CIOs, CTOs, IT directors and executives need no convincing about the benefits that cloud solutions bring. Economy, efficiency, flexibility, redundancy, scalability and even security is now seen as a significant advantage to cloud adoption.
In fact, the International Data Corporation (IDC) forecasts that a whopping 85% of enterprises will commit to a multi-cloud architecture model by 2018.
Instead, enterprises are faced with a myriad of decisions around their cloud adoption strategy.
They know why they want to migrate the cloud. Now it is a matter of what the architecture, configuration and overall environment should be the cloud enablement.
What Is cloud enablement?
Multiple definitions for cloud computing and enablement exist. However, the US National Institute of Standards and Technology (NIST) offers the most comprehensive and widely accepted definition: “Cloud computing is a model for enabling ubiquitous, convenient, on-demand network access to a shared pool of configurable computing resources (e.g. networks, servers, storage, applications and services) that can be rapidly provisioned and released with minimal management effort or service provider interaction. “
When defining cloud enablement, Techopedia offers the most practical breakdown: Cloud enablement is the process of creating, deploying and operating some or most of an organisation’s IT infrastructure, software and resources through the cloud. Cloud enablement shifts in-house IT to a public, private or hybrid cloud environment. Cloud enablement service is delivered by cloud enablers or cloud service providers.”
To put it simply, cloud enablement is the process of converting internal IT resources to a public, private or hybrid environment.
Moving to the cloud
Migration is not as easy as flipping a switch. As previously mentioned, cloud enablement is a process. Before the process can even begin, enterprises need to: understand their current IT environment, business needs to goals and objectives while remaining centred on the final user experience for all the stakeholders – customers, employees, suppliers and partners. After all, there is no point of migrating if the end solution is unusable.

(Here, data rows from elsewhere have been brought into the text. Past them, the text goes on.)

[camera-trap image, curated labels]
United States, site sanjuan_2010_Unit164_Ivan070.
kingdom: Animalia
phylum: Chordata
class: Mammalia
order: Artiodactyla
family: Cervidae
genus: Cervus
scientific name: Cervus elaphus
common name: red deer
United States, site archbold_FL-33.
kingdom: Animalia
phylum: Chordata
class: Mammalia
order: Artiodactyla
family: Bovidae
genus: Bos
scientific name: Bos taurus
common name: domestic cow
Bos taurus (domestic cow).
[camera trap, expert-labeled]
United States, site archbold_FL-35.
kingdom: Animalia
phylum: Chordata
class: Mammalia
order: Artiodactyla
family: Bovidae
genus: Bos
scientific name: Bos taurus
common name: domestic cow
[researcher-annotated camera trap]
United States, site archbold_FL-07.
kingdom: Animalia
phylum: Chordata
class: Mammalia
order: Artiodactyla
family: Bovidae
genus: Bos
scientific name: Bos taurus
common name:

Once those parameters have been established, it is easier to determine what the final composition of the end solution should be. This involves deciding on the appropriate cloud service models: infrastructure-as-a-service (IaaS), Platform-as-a-service (PaaS), software-as-a-service (SaaS) or a combination thereof. Deployment models could also be a combination or exclusive use of public or private clouds.
All of these steps present organisations with an overwhelming amount of considerations and decisions. The bulk of which come from selecting the providers and/or third-party resources required. Here, service levels agreements, reliability, access, locality, speed, support and redundancy are scrutinised to ensure optimal operations and sustainability.
It all hinges on one vital component
At the end of the day, no matter how a company executes their cloud enablement strategy, there is one massively important component needed which can make or break successful adoption of cloud services.
To truly exploit all the benefits that cloud technology can offer, access to the cloud is paramount. Not availability of servers –while that is, of course, important– but the actual connection to reach the cloud.
The entire premise of cloud computing rests on utilising the Internet for access.
Commuting is as important as computing
Cloud computing allows businesses of any size to harness the power, speed and flexibility of the most sophisticated, up-to-date technology a considerably lower cost. However, it means relying on a continuous Internet connection.
The Internet connection needs to be as available, reliable and fast as the chosen cloud solution to achieve the best possible experience.
Turbulent connectivity will do nothing but undermine the benefits that the world of cloud computing presents.
Every cloud has a silver lining
The technological revolution has brought with it the advent of fibre optics, and data can now be transmitted at the speed of light.
Fibre is capable of transmitting a large amount of data at virtually unlimited speeds. It is invulnerable to electromagnetic interference, severe weather conditions and is less vulnerable to theft. It is by far the most suitable medium for connectivity to the cloud.
What really sets fibre connections apart is the service provider behind the connectivity. Optimisation of fibre’s performance relies on how various Internet service providers (ISPs) configure their business fibre packages.
Tier 1 providers not only light the fibre, they offer complete control of the networks – delivering on uptime, speed and other service guarantees. They are also able to detect and resolve faults much faster than other providers. More often than not, they have reliable millisecond failover solutions in place.
Businesses also reduce the chances of delay-by-finger-pointing when dealing directly with such providers, as they (the ISPs) are the ultimate responsible party for the connection.
The final word
Don’t be afraid to ask questions. Make sure your ISP can commit to the same levels of service you expect from all other providers in your cloud solution.